WHAT IS REQUIRED ▸ Rewrite the pellet advice thread from the part that begins with the words "Trying to find" through the words "(Jul 30, 2003)", renaming "springer" as "spring-piston rifle".

TEXT SHOWN ▸
# Accurate Pellet Advice .177



## 10gaOkie (Nov 1, 2009)

Trying to find the right pellet for my RS2 Beeman .177 springer and Hatsan 95 .177 Vortex. Shooting groups at 15 yds. So far, my only pellet that shows promise is an outdated pellet that is no longer made. I only have a limited supply of these so I am still searching for a pellet that is in current production. The one I get the tiny groups with is the old Benjamin HC. It has a head dia of .178 and a skirt dia of .189. Of course they are almost impossible to get my hands on them.
In current pellets I have tried Benjamin hollow point, Premier hollow point, Premier pointed, Winchester pointed, RWS superpoint, Air Arms field heavy domed. None of these produced the tiny groups like the old Benjamin pellet. Any suggestions?

Chris


----------



## Plainsman (Jul 30, 2003)

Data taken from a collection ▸
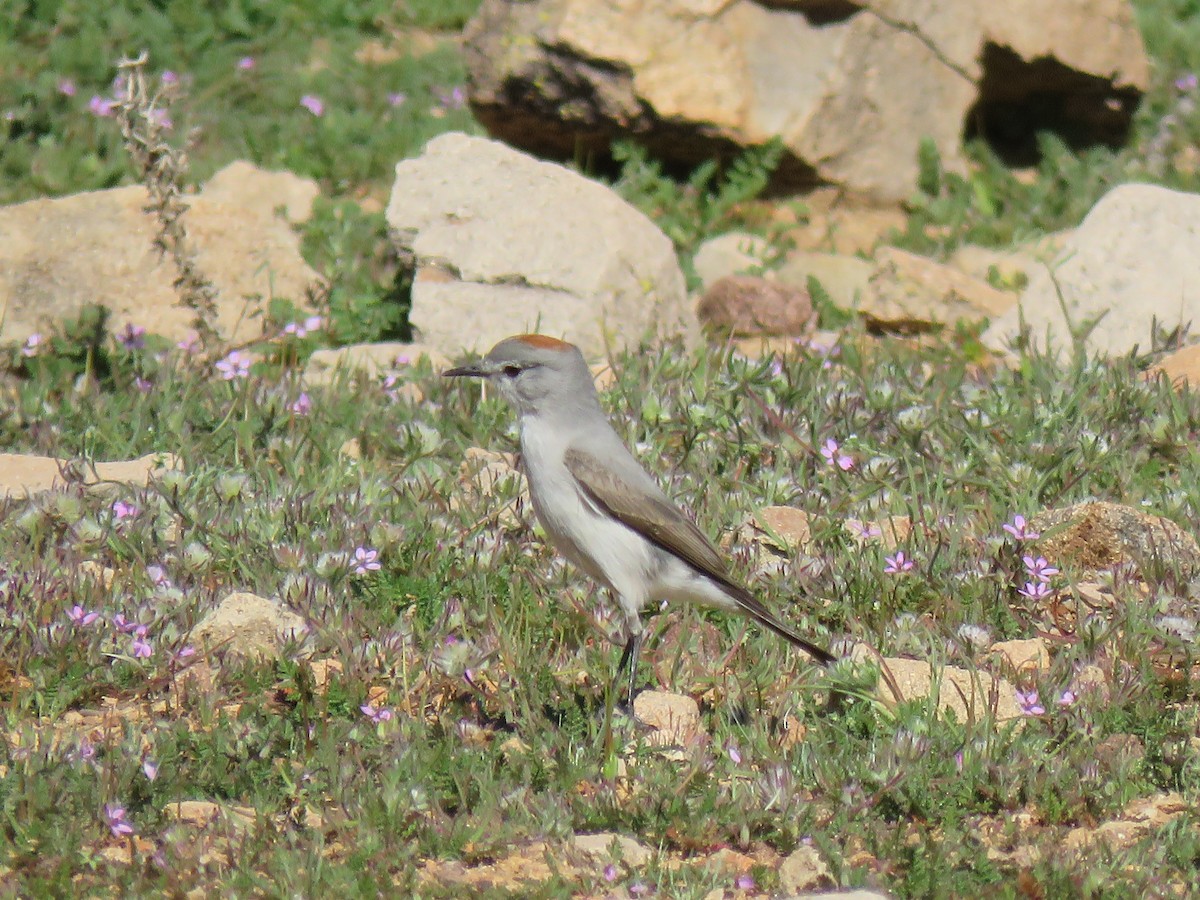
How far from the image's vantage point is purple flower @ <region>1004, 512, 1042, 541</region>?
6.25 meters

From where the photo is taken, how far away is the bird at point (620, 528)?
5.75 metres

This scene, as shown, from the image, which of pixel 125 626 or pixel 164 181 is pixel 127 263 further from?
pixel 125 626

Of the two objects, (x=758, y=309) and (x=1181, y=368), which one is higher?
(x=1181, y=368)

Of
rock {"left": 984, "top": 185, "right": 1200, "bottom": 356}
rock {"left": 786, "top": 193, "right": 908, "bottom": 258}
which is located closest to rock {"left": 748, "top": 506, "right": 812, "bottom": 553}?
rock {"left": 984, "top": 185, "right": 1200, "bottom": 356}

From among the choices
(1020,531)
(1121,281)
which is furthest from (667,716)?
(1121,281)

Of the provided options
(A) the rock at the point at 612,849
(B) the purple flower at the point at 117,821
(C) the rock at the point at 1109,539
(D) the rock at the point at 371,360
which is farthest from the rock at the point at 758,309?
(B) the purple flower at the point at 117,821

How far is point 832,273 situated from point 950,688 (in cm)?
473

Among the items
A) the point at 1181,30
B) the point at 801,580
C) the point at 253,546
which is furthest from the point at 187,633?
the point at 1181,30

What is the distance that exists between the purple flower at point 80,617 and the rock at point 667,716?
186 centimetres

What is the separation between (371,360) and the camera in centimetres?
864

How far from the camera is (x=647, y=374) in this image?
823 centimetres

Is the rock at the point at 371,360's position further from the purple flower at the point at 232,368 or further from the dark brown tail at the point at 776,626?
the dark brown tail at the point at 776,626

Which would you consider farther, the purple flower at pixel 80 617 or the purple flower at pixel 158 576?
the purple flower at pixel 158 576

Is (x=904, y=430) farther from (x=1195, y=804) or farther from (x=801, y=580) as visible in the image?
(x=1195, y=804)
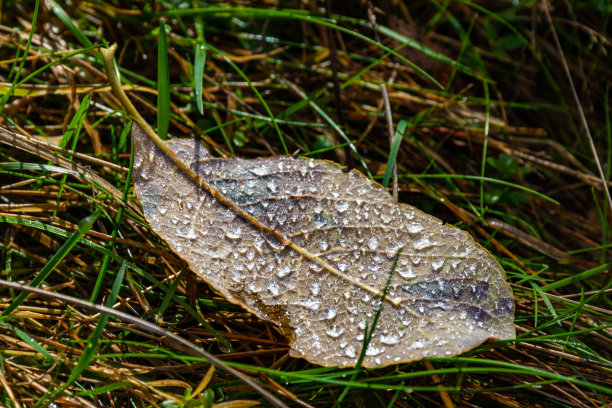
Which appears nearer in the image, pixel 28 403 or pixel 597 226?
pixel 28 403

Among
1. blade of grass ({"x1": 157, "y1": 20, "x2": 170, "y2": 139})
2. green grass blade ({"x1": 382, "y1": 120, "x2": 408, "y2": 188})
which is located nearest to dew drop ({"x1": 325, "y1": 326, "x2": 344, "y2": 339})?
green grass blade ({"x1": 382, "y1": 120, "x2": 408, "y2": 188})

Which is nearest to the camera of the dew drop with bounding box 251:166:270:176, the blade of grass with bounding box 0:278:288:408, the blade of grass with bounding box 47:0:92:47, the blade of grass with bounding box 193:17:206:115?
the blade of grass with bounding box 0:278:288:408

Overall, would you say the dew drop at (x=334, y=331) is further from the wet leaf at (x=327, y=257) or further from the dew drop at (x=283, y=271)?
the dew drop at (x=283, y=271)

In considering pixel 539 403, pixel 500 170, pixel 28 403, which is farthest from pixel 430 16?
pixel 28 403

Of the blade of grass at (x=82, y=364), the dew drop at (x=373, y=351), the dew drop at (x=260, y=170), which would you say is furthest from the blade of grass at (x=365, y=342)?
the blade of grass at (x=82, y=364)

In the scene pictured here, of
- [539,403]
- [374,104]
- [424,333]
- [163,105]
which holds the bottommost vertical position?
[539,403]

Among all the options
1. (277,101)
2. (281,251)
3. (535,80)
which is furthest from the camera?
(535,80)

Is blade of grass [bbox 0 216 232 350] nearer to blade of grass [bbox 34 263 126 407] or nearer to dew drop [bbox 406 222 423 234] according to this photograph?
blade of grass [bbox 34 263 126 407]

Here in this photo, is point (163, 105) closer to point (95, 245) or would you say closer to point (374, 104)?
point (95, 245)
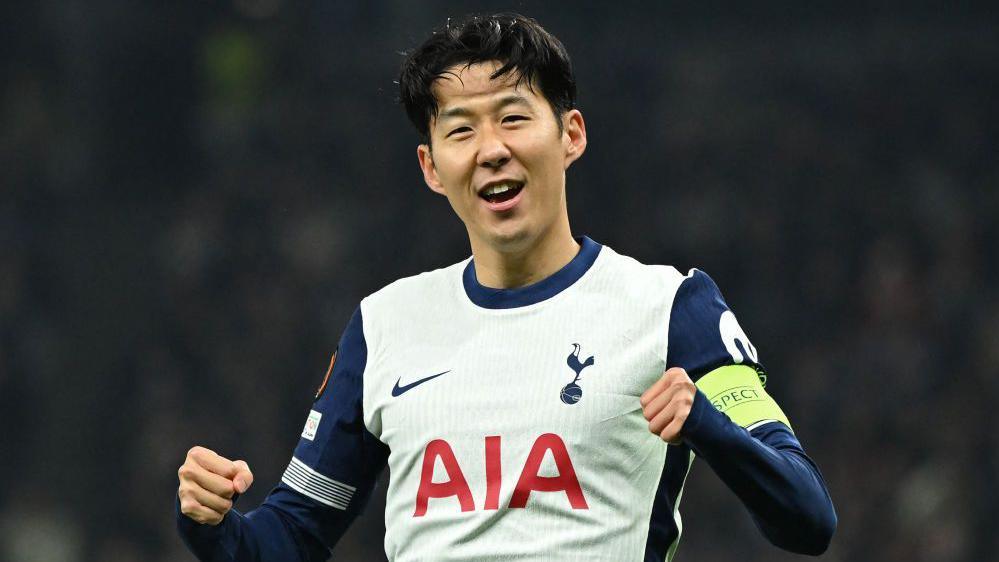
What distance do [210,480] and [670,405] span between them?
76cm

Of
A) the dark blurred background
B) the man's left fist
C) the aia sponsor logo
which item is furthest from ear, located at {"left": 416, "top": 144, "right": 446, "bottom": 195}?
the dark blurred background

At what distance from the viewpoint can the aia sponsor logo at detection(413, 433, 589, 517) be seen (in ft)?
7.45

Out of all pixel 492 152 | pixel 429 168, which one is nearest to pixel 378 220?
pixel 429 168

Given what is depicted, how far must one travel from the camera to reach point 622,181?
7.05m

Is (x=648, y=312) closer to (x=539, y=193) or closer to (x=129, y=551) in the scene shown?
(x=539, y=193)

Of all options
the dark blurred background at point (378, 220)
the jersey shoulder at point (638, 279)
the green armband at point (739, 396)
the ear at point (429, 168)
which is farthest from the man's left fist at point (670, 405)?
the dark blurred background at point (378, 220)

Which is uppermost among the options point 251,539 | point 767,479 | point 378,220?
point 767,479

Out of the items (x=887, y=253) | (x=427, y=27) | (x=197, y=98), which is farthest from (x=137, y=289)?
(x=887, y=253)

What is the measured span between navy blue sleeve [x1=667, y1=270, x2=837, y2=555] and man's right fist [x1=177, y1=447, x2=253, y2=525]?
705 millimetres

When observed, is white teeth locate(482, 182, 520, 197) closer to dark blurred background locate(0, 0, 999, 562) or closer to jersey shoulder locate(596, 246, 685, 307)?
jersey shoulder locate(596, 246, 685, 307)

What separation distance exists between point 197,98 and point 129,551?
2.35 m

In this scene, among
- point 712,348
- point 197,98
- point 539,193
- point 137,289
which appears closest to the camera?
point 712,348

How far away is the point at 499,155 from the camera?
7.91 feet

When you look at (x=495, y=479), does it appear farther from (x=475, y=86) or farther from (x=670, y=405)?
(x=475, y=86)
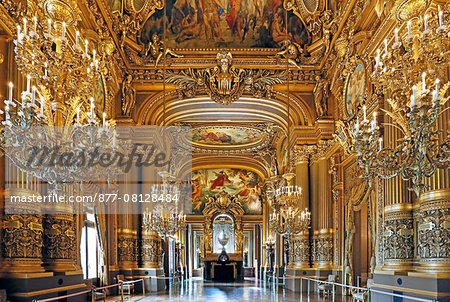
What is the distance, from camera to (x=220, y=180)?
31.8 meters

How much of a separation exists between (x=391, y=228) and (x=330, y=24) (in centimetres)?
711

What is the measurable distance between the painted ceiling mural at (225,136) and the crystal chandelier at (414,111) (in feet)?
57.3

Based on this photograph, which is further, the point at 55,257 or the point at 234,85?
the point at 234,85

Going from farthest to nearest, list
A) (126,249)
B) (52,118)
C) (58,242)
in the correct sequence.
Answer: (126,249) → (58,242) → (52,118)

CORRECT RESPONSE ▸
Trying to find the right pellet for my RS2 Beeman .177 spring-piston rifle and Hatsan 95 .177 Vortex. Shooting groups at 15 yds. So far, my only pellet that shows promise is an outdated pellet that is no longer made. I only have a limited supply of these so I am still searching for a pellet that is in current production. The one I get the tiny groups with is the old Benjamin HC. It has a head dia of .178 and a skirt dia of .189. Of course they are almost impossible to get my hands on them.
In current pellets I have tried Benjamin hollow point, Premier hollow point, Premier pointed, Winchester pointed, RWS superpoint, Air Arms field heavy domed. None of these produced the tiny groups like the old Benjamin pellet. Any suggestions?

Chris


----------



## Plainsman (Jul 30, 2003)